# Exercise data
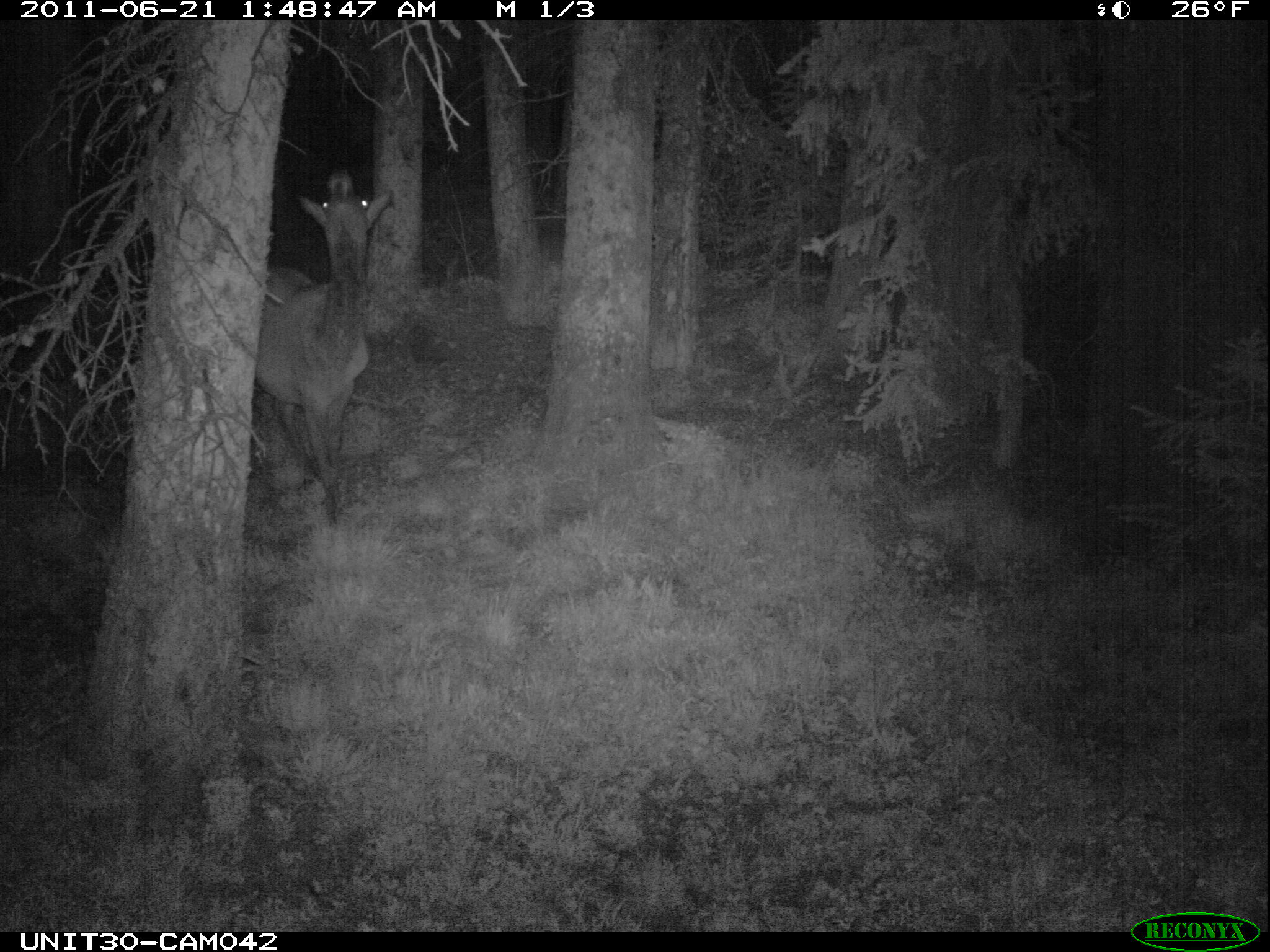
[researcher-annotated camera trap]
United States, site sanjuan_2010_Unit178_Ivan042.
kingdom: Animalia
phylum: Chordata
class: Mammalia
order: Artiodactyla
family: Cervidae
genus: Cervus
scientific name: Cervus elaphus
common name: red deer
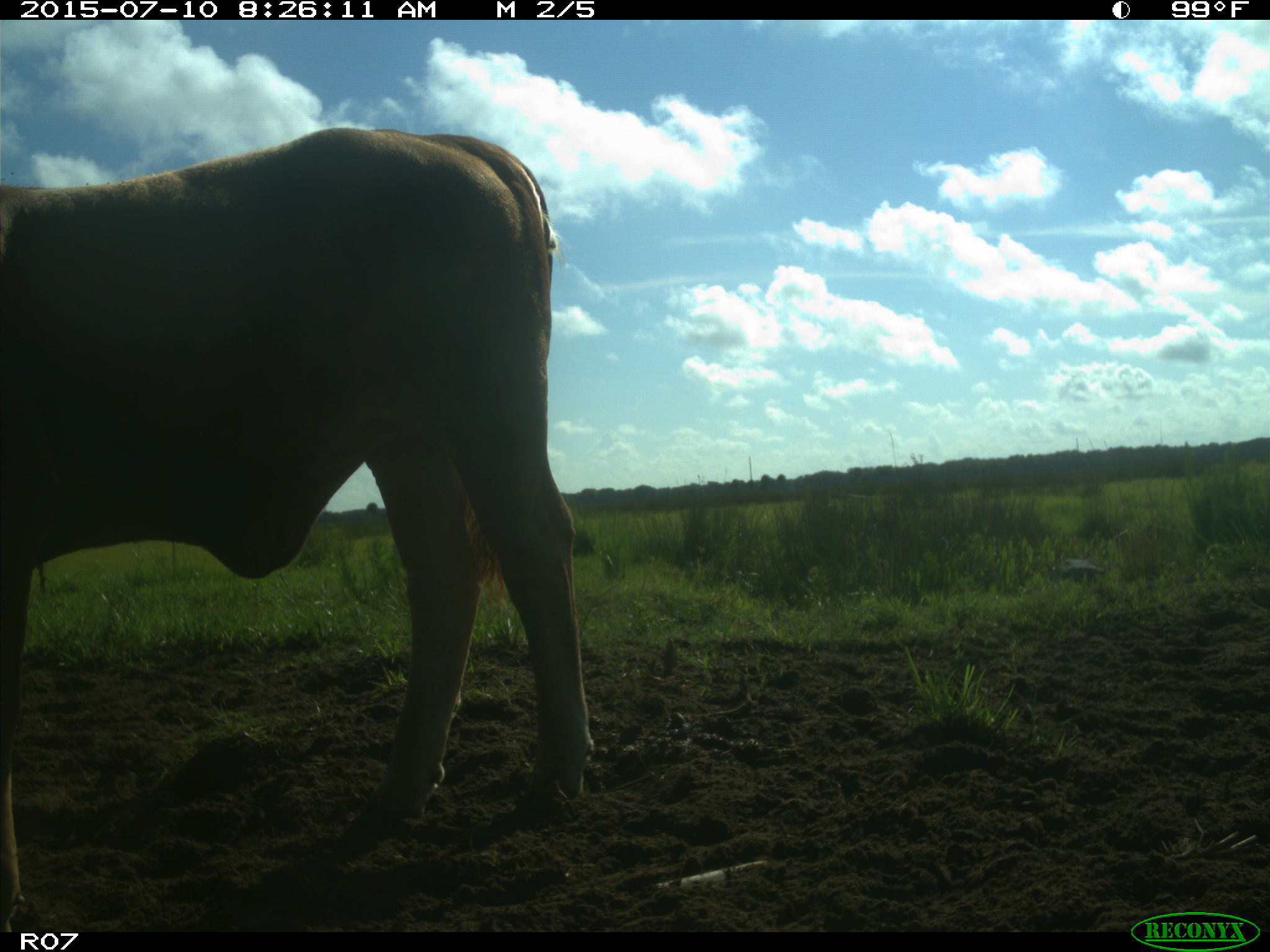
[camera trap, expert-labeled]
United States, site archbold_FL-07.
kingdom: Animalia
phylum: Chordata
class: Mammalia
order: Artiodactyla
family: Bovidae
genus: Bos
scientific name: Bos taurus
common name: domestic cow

# Work instructions
From the first line to the last, copy the records above exactly and drop any pictures.

# Output of the exercise
[researcher-annotated camera trap]
United States, site sanjuan_2010_Unit178_Ivan042.
kingdom: Animalia
phylum: Chordata
class: Mammalia
order: Artiodactyla
family: Cervidae
genus: Cervus
scientific name: Cervus elaphus
common name: red deer
[camera trap, expert-labeled]
United States, site archbold_FL-07.
kingdom: Animalia
phylum: Chordata
class: Mammalia
order: Artiodactyla
family: Bovidae
genus: Bos
scientific name: Bos taurus
common name: domestic cow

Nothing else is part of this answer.